1.7 billion adults don’t have an account with a financial institution or a mobile provider in countries such as China, India, Indonesia, Mexico, Pakistan, and Nigeria. What they do have is cell phones. More than half (53%) of the people living in developing countries have smartphones. This opens up a significant untapped market for fintech.
Blockchain
Blockchain has the potential to bring dramatic change to the financial sector. Using distributed ledgers provides the ability for decentralized processes that make faster payments and lower fees possible. We also see a movement to tokenize traditional securities, such as stocks, bonds, and assets, and placing them in public blockchains.
Blockchain is the tech that birthed cryptocurrency. Now more than a decade old, cryptocurrency markets for Bitcoin, Ethereum, and others have eclipsed $260 billion in market value with BTC prices continuing to rise.
A survey by Business Insider revealed that 48% of financial executives believe blockchain and artificial intelligence (AI) are poised for the biggest innovation in fintech in the next few years.
Artificial Intelligence
Consumer adoption has been faster than expected as most people are comfortable with Bots. If they can get the information they need quickly, many consumers say they prefer Bots versus talking to someone. Some Chatbots have evolved to the point that consumers often can’t tell whether they interact with a human or a Bot.
Chatbots are creating significant efficiencies. According to Deloitte, Financial Chatbots can save more than 4 minutes on every interaction, or 7 cents for every query.

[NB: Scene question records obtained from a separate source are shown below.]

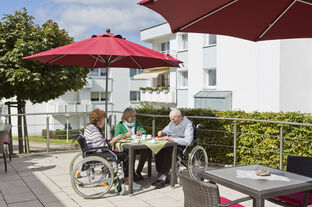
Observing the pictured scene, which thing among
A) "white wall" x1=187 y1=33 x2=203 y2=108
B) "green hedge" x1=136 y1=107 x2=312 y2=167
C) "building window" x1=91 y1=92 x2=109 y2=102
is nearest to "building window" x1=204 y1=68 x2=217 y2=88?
"white wall" x1=187 y1=33 x2=203 y2=108

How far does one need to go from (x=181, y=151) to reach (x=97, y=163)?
164 centimetres

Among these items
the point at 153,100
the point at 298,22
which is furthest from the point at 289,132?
the point at 153,100

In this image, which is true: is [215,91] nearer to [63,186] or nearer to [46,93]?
[46,93]

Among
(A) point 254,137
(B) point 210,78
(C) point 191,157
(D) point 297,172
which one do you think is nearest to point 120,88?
(B) point 210,78

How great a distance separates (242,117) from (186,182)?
482 cm

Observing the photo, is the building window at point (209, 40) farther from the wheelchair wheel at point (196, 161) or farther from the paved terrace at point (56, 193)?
the paved terrace at point (56, 193)

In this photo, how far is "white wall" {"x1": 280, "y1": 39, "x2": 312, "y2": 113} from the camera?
1716cm

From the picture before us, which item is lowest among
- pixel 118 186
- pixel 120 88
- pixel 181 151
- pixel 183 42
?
pixel 118 186

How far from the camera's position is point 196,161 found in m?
6.28

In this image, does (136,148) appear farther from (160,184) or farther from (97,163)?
(160,184)

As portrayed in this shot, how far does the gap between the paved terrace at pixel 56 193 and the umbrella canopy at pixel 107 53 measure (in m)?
2.20

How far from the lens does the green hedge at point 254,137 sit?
651 cm

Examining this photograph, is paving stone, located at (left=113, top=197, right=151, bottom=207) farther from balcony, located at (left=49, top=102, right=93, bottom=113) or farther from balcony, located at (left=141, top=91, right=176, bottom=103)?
balcony, located at (left=49, top=102, right=93, bottom=113)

AI is also making its mark in the back office in areas such as:
- Insurance underwriting
- Loan underwriting
- Risk analysis
- Fraud detection
- Claims management
- Predictive analysis
- Wealth management
Cybersecurity
With so much money at stake, cybersecurity is top of the list for fintech – especially as financial institutions move more to cloud environments. AI is increasingly being used to detect fraud.

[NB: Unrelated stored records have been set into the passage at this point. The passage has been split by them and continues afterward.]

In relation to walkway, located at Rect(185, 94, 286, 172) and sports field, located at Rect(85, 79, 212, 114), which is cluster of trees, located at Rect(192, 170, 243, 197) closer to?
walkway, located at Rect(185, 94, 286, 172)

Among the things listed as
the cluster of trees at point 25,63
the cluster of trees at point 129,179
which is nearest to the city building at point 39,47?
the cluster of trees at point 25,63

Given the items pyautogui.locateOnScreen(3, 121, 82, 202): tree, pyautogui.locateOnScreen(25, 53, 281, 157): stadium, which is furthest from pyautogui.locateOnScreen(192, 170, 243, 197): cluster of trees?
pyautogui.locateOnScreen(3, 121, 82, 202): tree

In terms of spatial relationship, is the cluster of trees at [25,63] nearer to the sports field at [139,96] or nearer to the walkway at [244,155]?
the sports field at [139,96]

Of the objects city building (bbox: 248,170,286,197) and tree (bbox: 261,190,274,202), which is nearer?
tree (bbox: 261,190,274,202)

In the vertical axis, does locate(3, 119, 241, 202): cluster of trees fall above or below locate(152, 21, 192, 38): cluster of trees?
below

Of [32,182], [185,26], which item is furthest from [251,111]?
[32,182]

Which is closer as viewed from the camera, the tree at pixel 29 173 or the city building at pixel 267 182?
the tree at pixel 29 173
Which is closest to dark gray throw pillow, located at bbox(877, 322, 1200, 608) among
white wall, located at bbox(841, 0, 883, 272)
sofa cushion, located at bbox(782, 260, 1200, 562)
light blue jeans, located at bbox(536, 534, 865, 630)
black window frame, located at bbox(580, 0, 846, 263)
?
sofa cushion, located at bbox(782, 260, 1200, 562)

Mastercard said its AI, Machine Learning, and Decision Intelligence platform has cut the fraud rate in half. That equates to more than a billion dollars worth of fraud detected at just one company.

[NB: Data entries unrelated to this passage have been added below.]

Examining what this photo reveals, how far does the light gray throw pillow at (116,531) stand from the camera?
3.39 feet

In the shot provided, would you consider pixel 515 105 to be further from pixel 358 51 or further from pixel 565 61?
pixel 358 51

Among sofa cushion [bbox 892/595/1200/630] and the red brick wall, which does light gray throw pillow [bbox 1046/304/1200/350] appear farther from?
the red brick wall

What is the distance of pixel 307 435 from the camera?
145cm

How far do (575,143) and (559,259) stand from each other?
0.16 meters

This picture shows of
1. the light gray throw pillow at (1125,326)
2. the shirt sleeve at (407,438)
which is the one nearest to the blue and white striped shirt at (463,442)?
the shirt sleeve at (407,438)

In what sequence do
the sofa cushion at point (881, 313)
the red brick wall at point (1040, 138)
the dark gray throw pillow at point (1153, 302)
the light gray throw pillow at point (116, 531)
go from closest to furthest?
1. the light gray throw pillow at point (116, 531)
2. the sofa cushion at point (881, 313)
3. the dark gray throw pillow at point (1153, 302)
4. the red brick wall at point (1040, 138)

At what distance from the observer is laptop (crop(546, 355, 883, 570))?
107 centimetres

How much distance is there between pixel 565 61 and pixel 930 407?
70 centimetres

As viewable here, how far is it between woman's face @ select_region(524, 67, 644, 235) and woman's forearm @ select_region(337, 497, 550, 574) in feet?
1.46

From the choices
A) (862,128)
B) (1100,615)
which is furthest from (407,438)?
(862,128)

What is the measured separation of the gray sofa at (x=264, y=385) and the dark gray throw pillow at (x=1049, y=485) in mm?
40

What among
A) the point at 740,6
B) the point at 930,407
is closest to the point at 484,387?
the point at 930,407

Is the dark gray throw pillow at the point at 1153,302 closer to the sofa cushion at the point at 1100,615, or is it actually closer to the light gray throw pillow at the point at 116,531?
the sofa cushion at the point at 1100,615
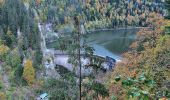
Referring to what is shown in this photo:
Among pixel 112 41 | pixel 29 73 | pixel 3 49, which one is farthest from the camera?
pixel 112 41

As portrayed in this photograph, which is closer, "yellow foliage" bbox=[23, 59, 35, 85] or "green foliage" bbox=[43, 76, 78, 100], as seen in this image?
"green foliage" bbox=[43, 76, 78, 100]

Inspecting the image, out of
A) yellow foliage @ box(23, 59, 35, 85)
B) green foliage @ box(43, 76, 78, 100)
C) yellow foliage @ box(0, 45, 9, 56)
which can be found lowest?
yellow foliage @ box(23, 59, 35, 85)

There is still a significant amount of legacy technology being used by financial institutions. A lot of ATMs are still doing business on software that’s no longer supported.
Streamlining of Taxation Regulations
More institutions are doing business nationally or internationally. The internet has removed the entry barrier for consumers who couldn’t visit a physical location. However, this ability to sell anywhere created a much more complex situation for financial institutions and interstate and international taxing authorities.
Fintech is streamlining the process for efficiency and savings. AI can verify transactions and make sure proper taxes are being assessed and paid far faster than humans can. JPMorgan is now using this tech to extract and process data from $6 trillion worth of daily transactions and estimates it has saved $150 million in expenses.
Investments in Fintech
If you’re wondering at all whether the investment in fintech is paying off, consider this final fact: Accenture says that financial institutions that invest heavily in AI and emerging fintech have the potential to grow revenue by 34% by 2022.